How to elect the allocation strategy of the consumer group? Take a vote. Each consumer can set its own partition allocation strategy. For the consumer group, it is necessary to elect a mutually “convincing” strategy from each distribution strategy submitted by each consumer to carry out the overall partition allocation. Elections for this partition allocation are not determined by the Leader consumers, but by the votes of individual consumers within the consumer group. In this case, the “decision is made according to the votes of each consumer in the group” does not mean that the GroupCoordinator further interacts with each consumer to implement the decision. Instead, the GroupCoordinator implements the decision according to the allocation strategy submitted by each consumer. The final distribution strategy can basically be regarded as the one most supported by each consumer. The specific election process is as follows:

Collect all allocation strategies supported by each consumer and form candidate candidates.

Each consumer identifies the first strategy he/she supports from the candidates and votes for this strategy.

Calculate the votes of each strategy in the candidate set. The strategy with the most votes is the allocation strategy of the current consumer group.

If a consumer does not support the elected allocation strategy, an error is reported.

3. The GroupCoordinator sends a receipt to each consumer and assigns a zone to the leader consumer.

As shown in the figure above, the JoinGroupResponse receipt contains information about the allocation policy that is voted by the GroupCoordinator. Moreover, only the leader consumer’s receipt contains the subscription information of each consumer, because only the Leader consumer needs to perform the specific allocation based on the subscription information, the rest of the consumption does not need.

4. After sorting out a specific partition allocation scheme, the leader consumer requests SyncGroupRequest and submits it to the GroupCoordinator. The GroupCoordinator then selects the distribution result for each consumer and informs them via SyncGroupResponse receipt.

Partition allocation at the broker end

A partition assignment for a producer specifies the partition to which each message will be sent, a partition assignment for a consumer specifies the partition to which the message can be consumed, and a partition assignment for a cluster is the partitioning copy assignment for the creation of a topic, that is, which copies of which partitions will be created in which broker. Whether partition allocation is balanced affects the overall load balancing of Kafka, including the concept of priority copy.

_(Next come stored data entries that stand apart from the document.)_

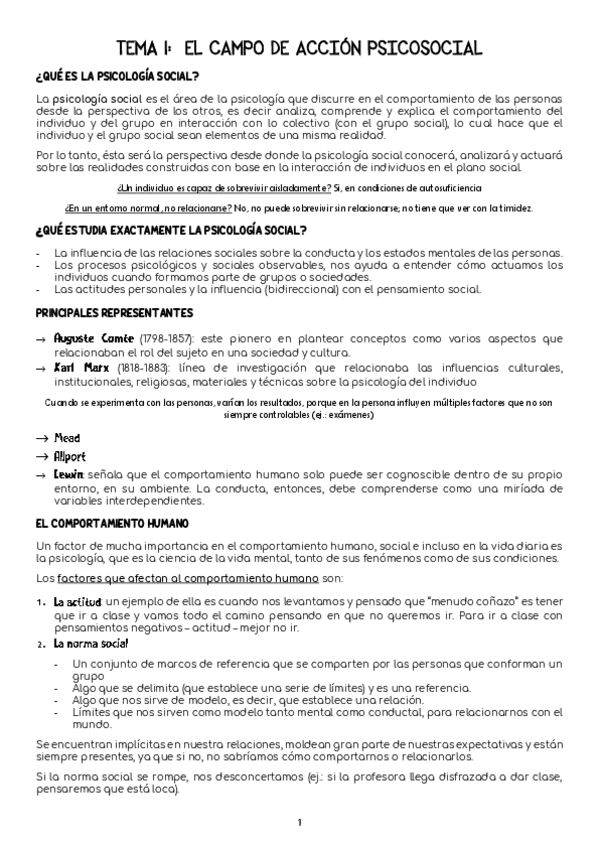 TEMA 1: EL CAMPO DE ACCIÓN PSICOSOCIAL

¿QUÉ ES LA PSICOLOGÍA SOCIAL?

La psicología social es el área de la psicología que discurre en el comportamiento de las personas desde la perspectiva de los otros, es decir analiza, comprende y explica el comportamiento del individuo y del grupo en interacción con lo colectivo (con el grupo social), lo cual hace que el individuo y el grupo social sean elementos de una misma realidad.

Por lo tanto, ésta será la perspectiva desde donde la psicología social conocerá, analizará y actuará sobre las realidades construidas con base en la interacción de individuos en el plano social.

¿Un individuo es capaz de sobrevivir aisladamente? Sí, en condiciones de autosuficiencia

¿En un entorno normal, no relacionarse? No, no puede sobrevivir sin relacionarse; no tiene que ver con la timidez.

¿QUÉ ESTUDIA EXACTAMENTE LA PSICOLOGÍA SOCIAL?

- La influencia de las relaciones sociales sobre la conducta y los estados mentales de las personas.
- Los procesos psicológicos y sociales observables, nos ayuda a entender cómo actuamos los individuos cuando formamos parte de grupos o sociedades.
- Las actitudes personales y la influencia (bidireccional) con el pensamiento social.

PRINCIPALES REPRESENTANTES

→ Auguste Comte (1798-1857): este pionero en plantear conceptos como varios aspectos que relacionaban el rol del sujeto en una sociedad y cultura.
→ Karl Marx (1818-1883): línea de investigación que relacionaba las influencias culturales, institucionales, religiosas, materiales y técnicas sobre la psicología del individuo

Cuando se experimenta con las personas, varían los resultados, porque en la persona influyen múltiples factores que no son siempre controlables (ej.: exámenes)

→ Mead
→ Allport
→ Lewin: señala que el comportamiento humano solo puede ser cognoscible dentro de su propio entorno, en su ambiente. La conducta, entonces, debe comprenderse como una miríada de variables interdependientes.

EL COMPORTAMIENTO HUMANO

Un factor de mucha importancia en el comportamiento humano, social e incluso en la vida diaria es la psicología, que es la ciencia de la vida mental, tanto de sus fenómenos como de sus condiciones.

Los factores que afectan al comportamiento humano son:

1. La actitud: un ejemplo de ella es cuando nos levantamos y pensado que "menudo coñazo" es tener que ir a clase y vamos todo el camino pensando en que no queremos ir. Para ir a clase con pensamientos negativos – actitud – mejor no ir.
2. La norma social
- Un conjunto de marcos de referencia que se comparten por las personas que conforman un grupo
- Algo que se delimita (que establece una serie de límites) y es una referencia.
- Algo que nos sirve de modelo, es decir, que establece una relación.
- Límites que nos sirven como modelo tanto mental como conductal, para relacionarnos con el mundo.

Se encuentran implícitas en nuestra relaciones, moldean gran parte de nuestras expectativas y están siempre presentes, ya que si no, no sabríamos cómo comportarnos o relacionarlos.

Si la norma social se rompe, nos desconcertamos (ej.: si la profesora llega disfrazada a dar clase, pensaremos que está loca).

1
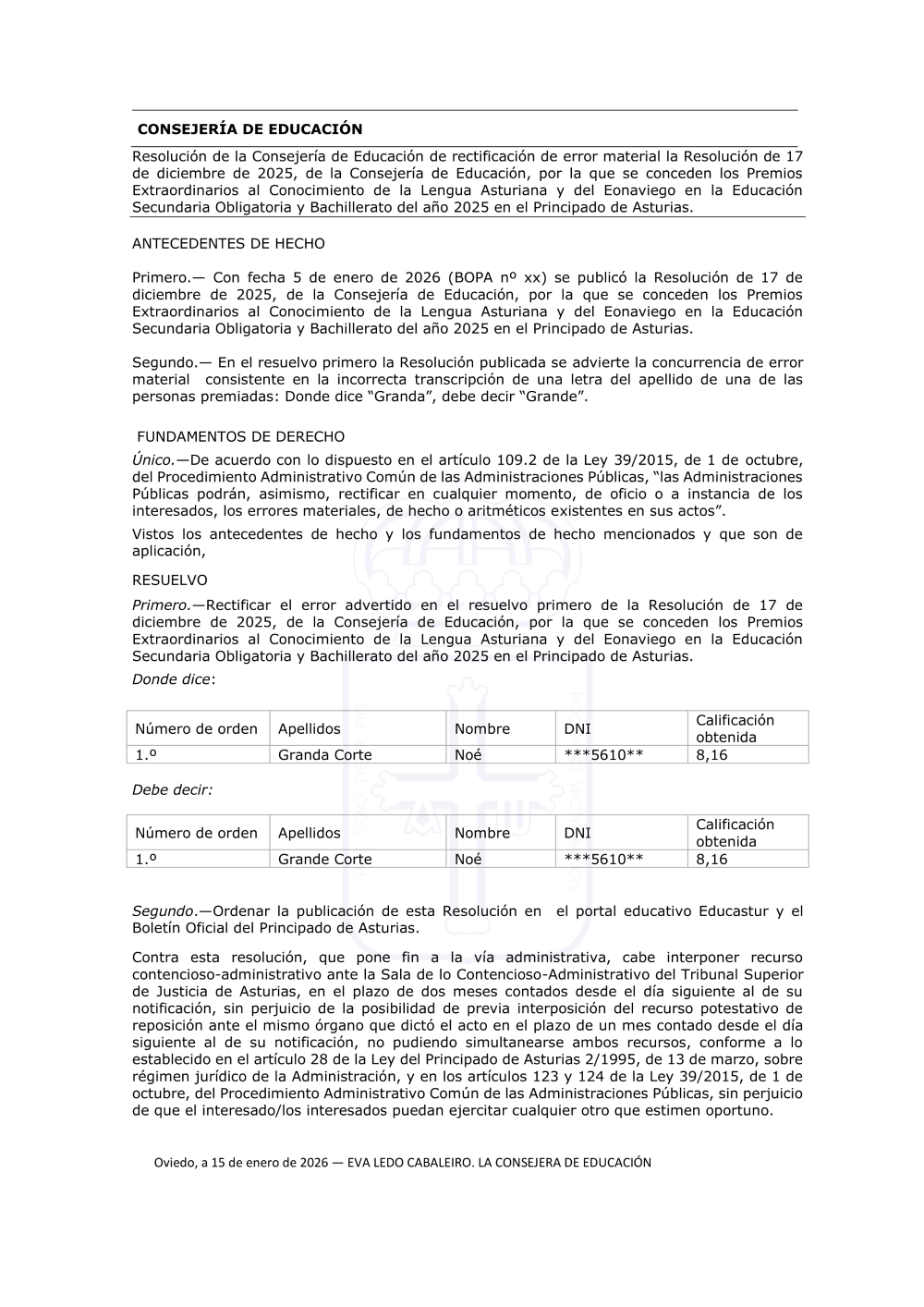 CONSEJERÍA DE EDUCACIÓN

Resolución de la Consejería de Educación de rectificación de error material la Resolución de 17 de diciembre de 2025, de la Consejería de Educación, por la que se conceden los Premios Extraordinarios al Conocimiento de la Lengua Asturiana y del Eonaviego en la Educación Secundaria Obligatoria y Bachillerato del año 2025 en el Principado de Asturias.

ANTECEDENTES DE HECHO

Primero.— Con fecha 5 de enero de 2026 (BOPA nº xx) se publicó la Resolución de 17 de diciembre de 2025, de la Consejería de Educación, por la que se conceden los Premios Extraordinarios al Conocimiento de la Lengua Asturiana y del Eonaviego en la Educación Secundaria Obligatoria y Bachillerato del año 2025 en el Principado de Asturias.

Segundo.— En el resuelvo primero la Resolución publicada se advierte la concurrencia de error material consistente en la incorrecta transcripción de una letra del apellido de una de las personas premiadas: Donde dice “Granda”, debe decir “Grande”.

FUNDAMENTOS DE DERECHO

Único.—De acuerdo con lo dispuesto en el artículo 109.2 de la Ley 39/2015, de 1 de octubre, del Procedimiento Administrativo Común de las Administraciones Públicas, “las Administraciones Públicas podrán, asimismo, rectificar en cualquier momento, de oficio o a instancia de los interesados, los errores materiales, de hecho o aritméticos existentes en sus actos”.

Vistos los antecedentes de hecho y los fundamentos de hecho mencionados y que son de aplicación,

RESUELVO

Primero.—Rectificar el error advertido en el resuelvo primero de la Resolución de 17 de diciembre de 2025, de la Consejería de Educación, por la que se conceden los Premios Extraordinarios al Conocimiento de la Lengua Asturiana y del Eonaviego en la Educación Secundaria Obligatoria y Bachillerato del año 2025 en el Principado de Asturias.

Donde dice:

| Número de orden | Apellidos | Nombre | DNI | Calificación obtenida |
|---|---|---|---|---|
| 1.º | Granda Corte | Noé | ***5610** | 8,16 |

Debe decir:

| Número de orden | Apellidos | Nombre | DNI | Calificación obtenida |
|---|---|---|---|---|
| 1.º | Grande Corte | Noé | ***5610** | 8,16 |

Segundo.—Ordenar la publicación de esta Resolución en el portal educativo Educastur y el Boletín Oficial del Principado de Asturias.

Contra esta resolución, que pone fin a la vía administrativa, cabe interponer recurso contencioso-administrativo ante la Sala de lo Contencioso-Administrativo del Tribunal Superior de Justicia de Asturias, en el plazo de dos meses contados desde el día siguiente al de su notificación, sin perjuicio de la posibilidad de previa interposición del recurso potestativo de reposición ante el mismo órgano que dictó el acto en el plazo de un mes contado desde el día siguiente al de su notificación, no pudiendo simultanearse ambos recursos, conforme a lo establecido en el artículo 28 de la Ley del Principado de Asturias 2/1995, de 13 de marzo, sobre régimen jurídico de la Administración, y en los artículos 123 y 124 de la Ley 39/2015, de 1 de octubre, del Procedimiento Administrativo Común de las Administraciones Públicas, sin perjuicio de que el interesado/los interesados puedan ejercitar cualquier otro que estimen oportuno.

Oviedo, a 15 de enero de 2026 — EVA LEDO CABALEIRO. LA CONSEJERA DE EDUCACIÓN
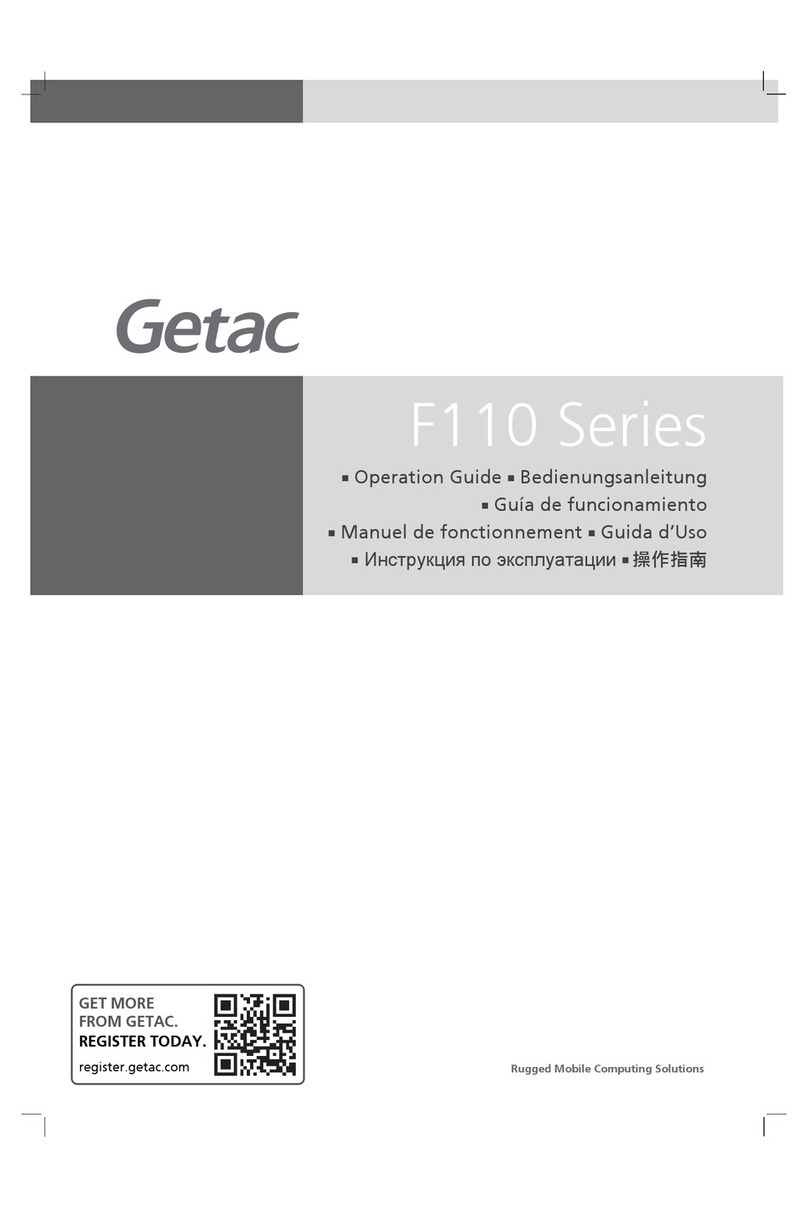 Getac

F110 Series

▪ Operation Guide ▪ Bedienungsanleitung
▪ Guía de funcionamiento
▪ Manuel de fonctionnement ▪ Guida d'Uso
▪ Инструкция по эксплуатации ▪ 操作指南

GET MORE
FROM GETAC.
REGISTER TODAY.
register.getac.com

Rugged Mobile Computing Solutions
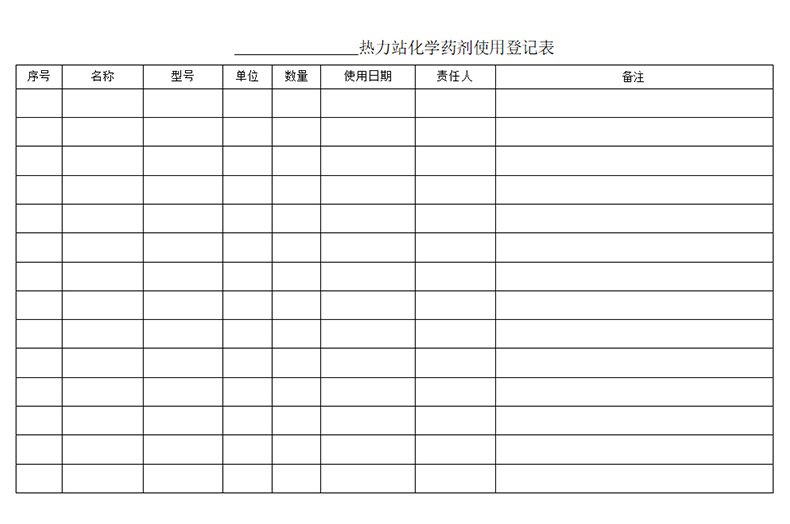 ________________热力站化学药剂使用登记表

| 序号 | 名称 | 型号 | 单位 | 数量 | 使用日期 | 责任人 | 备注 |
|---|---|---|---|---|---|---|---|
| | | | | | | | |
| | | | | | | | |
| | | | | | | | |
| | | | | | | | |
| | | | | | | | |
| | | | | | | | |
| | | | | | | | |
| | | | | | | | |
| | | | | | | | |
| | | | | | | | |
| | | | | | | | |
| | | | | | | | |
| | | | | | | | |
| | | | | | | | |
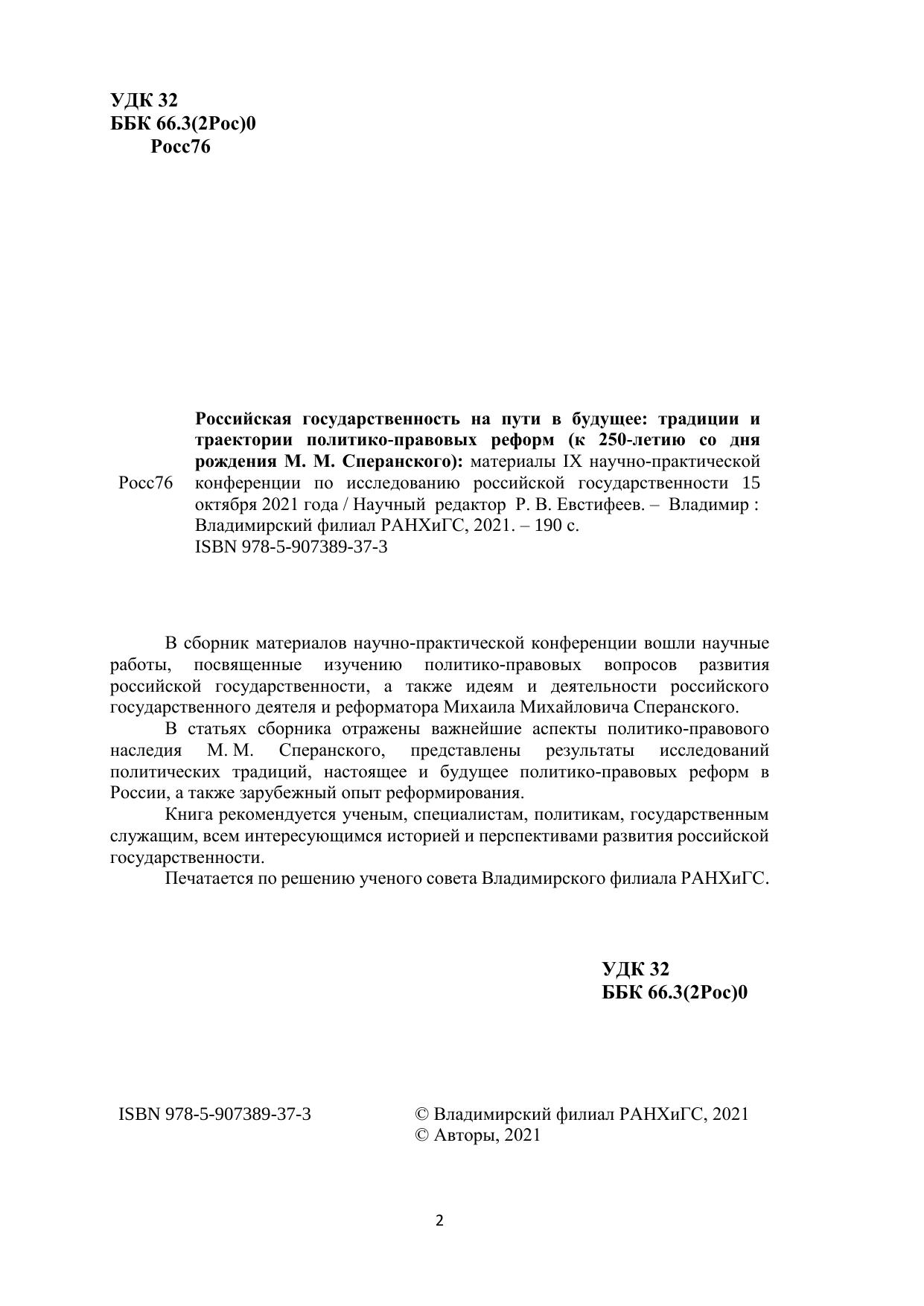 УДК 32
ББК 66.3(2Рос)0
Росс76

Росс76

Российская государственность на пути в будущее: традиции и траектории политико-правовых реформ (к 250-летию со дня рождения М. М. Сперанского): материалы IX научно-практической конференции по исследованию российской государственности 15 октября 2021 года / Научный редактор Р. В. Евстифеев. – Владимир : Владимирский филиал РАНХиГС, 2021. – 190 с.
ISBN 978-5-907389-37-3

В сборник материалов научно-практической конференции вошли научные работы, посвященные изучению политико-правовых вопросов развития российской государственности, а также идеям и деятельности российского государственного деятеля и реформатора Михаила Михайловича Сперанского.

В статьях сборника отражены важнейшие аспекты политико-правового наследия М. М. Сперанского, представлены результаты исследований политических традиций, настоящее и будущее политико-правовых реформ в России, а также зарубежный опыт реформирования.

Книга рекомендуется ученым, специалистам, политикам, государственным служащим, всем интересующимся историей и перспективами развития российской государственности.

Печатается по решению ученого совета Владимирского филиала РАНХиГС.

УДК 32
ББК 66.3(2Рос)0

ISBN 978-5-907389-37-3

© Владимирский филиал РАНХиГС, 2021
© Авторы, 2021

2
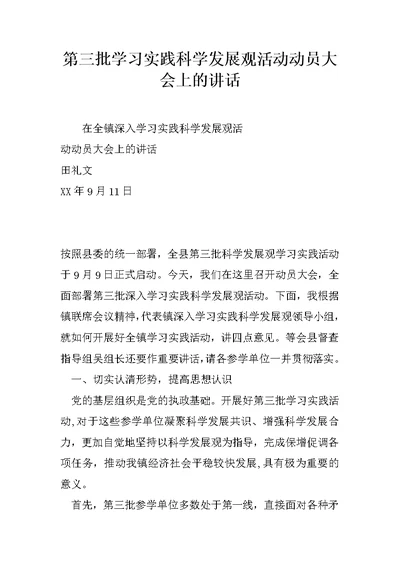 第三批学习实践科学发展观活动动员大会上的讲话

在全镇深入学习实践科学发展观活

动动员大会上的讲话

田礼文

XX 年 9 月 11 日

按照县委的统一部署，全县第三批科学发展观学习实践活动于 9 月 9 日正式启动。今天，我们在这里召开动员大会，全面部署第三批深入学习实践科学发展观活动。下面，我根据镇联席会议精神，代表镇深入学习实践科学发展观领导小组，就如何开展好全镇学习实践活动，讲四点意见。等会县督查指导组吴组长还要作重要讲话，请各参学单位一并贯彻落实。

一、切实认清形势，提高思想认识

党的基层组织是党的执政基础。开展好第三批学习实践活动，对于这些参学单位凝聚科学发展共识、增强科学发展合力，更加自觉地坚持以科学发展观为指导，完成保增促调各项任务，推动我镇经济社会平稳较快发展，具有极为重要的意义。

首先，第三批参学单位多数处于第一线，直接面对各种矛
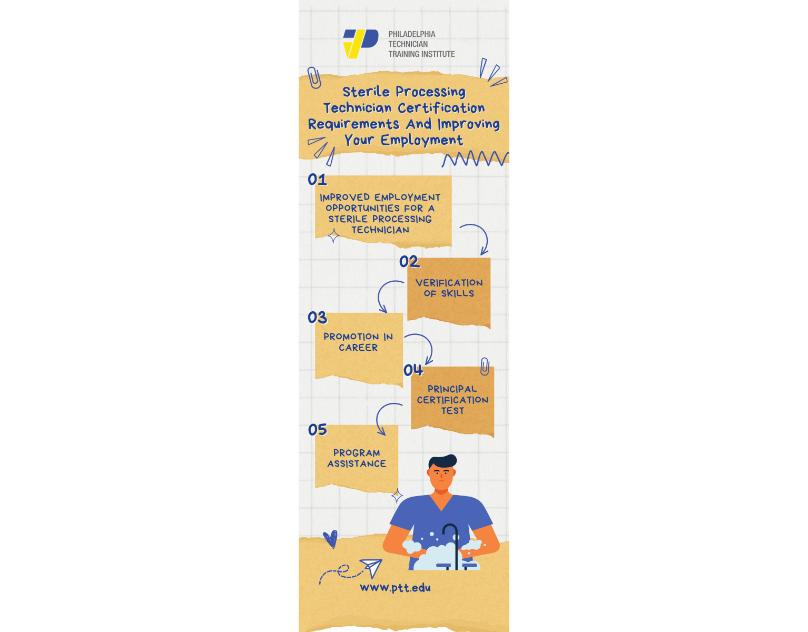 PHILADELPHIA TECHNICIAN TRAINING INSTITUTE

Sterile Processing Technician Certification Requirements And Improving Your Employment

01

IMPROVED EMPLOYMENT OPPORTUNITIES FOR A STERILE PROCESSING TECHNICIAN

02

VERIFICATION OF SKILLS

03

PROMOTION IN CAREER

04

PRINCIPAL CERTIFICATION TEST

05

PROGRAM ASSISTANCE

www.ptt.edu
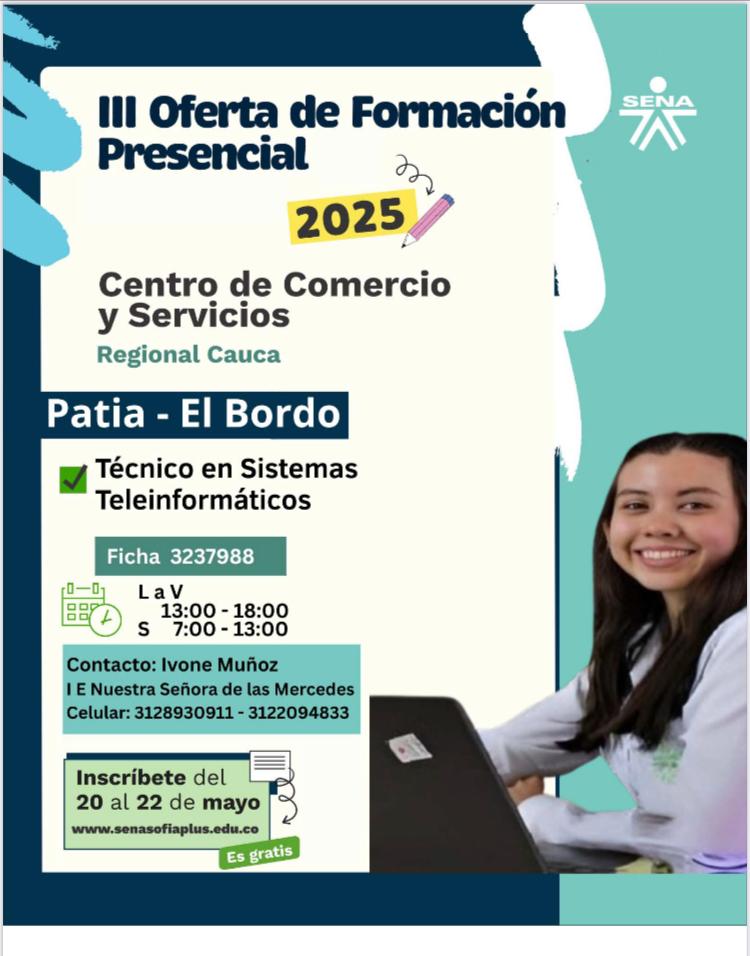 III Oferta de Formación Presencial

SENA

2025

Centro de Comercio y Servicios

Regional Cauca

Patia - El Bordo

☑ Técnico en Sistemas Teleinformáticos

Ficha 3237988

L a V
13:00 - 18:00
S 7:00 - 13:00

Contacto: Ivone Muñoz
I E Nuestra Señora de las Mercedes
Celular: 3128930911 - 3122094833

Inscríbete del 20 al 22 de mayo
www.senasofiaplus.edu.co

Es gratis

When creating a theme, if the replica-Assignment parameter is used, the replica of the zone is created according to the specified scheme. If the replica-Assignment parameter is not used, then internal logic is required to calculate the allocation scheme. The internal allocation logic for creating a topic using the kafka-Topics. Sh script is divided into two policies based on rack information: no rack information and specified rack information. If all broker nodes in the cluster are not configured with the broker.rack parameter, or if the disable-rack-aware parameter is used to create the topic, then the allocation policy does not specify rack information, otherwise the allocation policy does specify rack information.